The EUR/USD pair struggled to capitalize on its modest intraday gains and was last seen hovering around mid-1.1600s, nearly unchanged for the day.
The pair gained some positive traction on the first day of a new week, albeit struggled to capitalize on the move and remained well within a four-day-old trading range. The dominant risk-on mood in the markets weighed on the safe-haven US dollar and extended some support to the EUR/USD pair through the first half of the European session.
However, a combination of factors held bulls from placing aggressive bets and capped the upside just ahead of the 1.1665-70 resistance zone, or monthly tops touched last week. Elevated US Treasury bond yields acted as a tailwind for the greenback and turned out to be a key factor that kept a lid on any meaningful gains for the major.
In fact, the yield on the benchmark 10-year US government bond held steady near the 1.65% mark amid growing acceptance for an early policy tightening by the Fed.
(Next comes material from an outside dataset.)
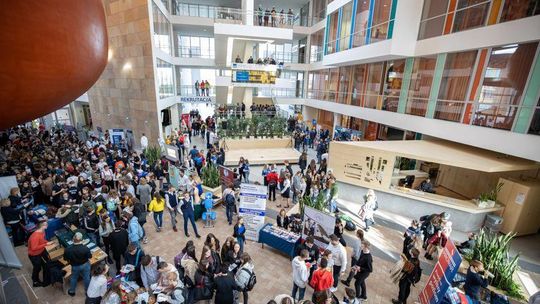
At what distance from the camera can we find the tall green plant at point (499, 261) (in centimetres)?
633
Apart from this, the disappointing release of the German IFO survey results failed to impress bullish traders or provide any meaningful impetus to the EUR/USD pair.
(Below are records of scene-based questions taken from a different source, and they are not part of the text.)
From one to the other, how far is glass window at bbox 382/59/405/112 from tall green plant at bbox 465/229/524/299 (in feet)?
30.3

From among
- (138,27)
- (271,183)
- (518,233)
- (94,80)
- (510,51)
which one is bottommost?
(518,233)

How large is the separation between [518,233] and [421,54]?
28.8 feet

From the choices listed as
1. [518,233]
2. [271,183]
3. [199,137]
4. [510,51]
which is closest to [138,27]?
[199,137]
The headline German IFO Business Climate Index dropped to 97.7 in October as against consensus estimates for a fall to 97.9 from 98.9 recorded in the previous month. Additional details revealed that the Current Economic Assessment edged lower to 100.1 from 100.4, while the IFO Expectations Index fell to 95.4 from 97.4 in September.
Moving ahead, there isn't any major market-moving economic data due for release from the US. Hence, the US bond yields, along with the broader market risk sentiment will influence the USD price dynamics and provide some impetus to the EUR/USD pair. That said, the momentum is likely to be limited ahead of the European Central Bank meeting on Thursday.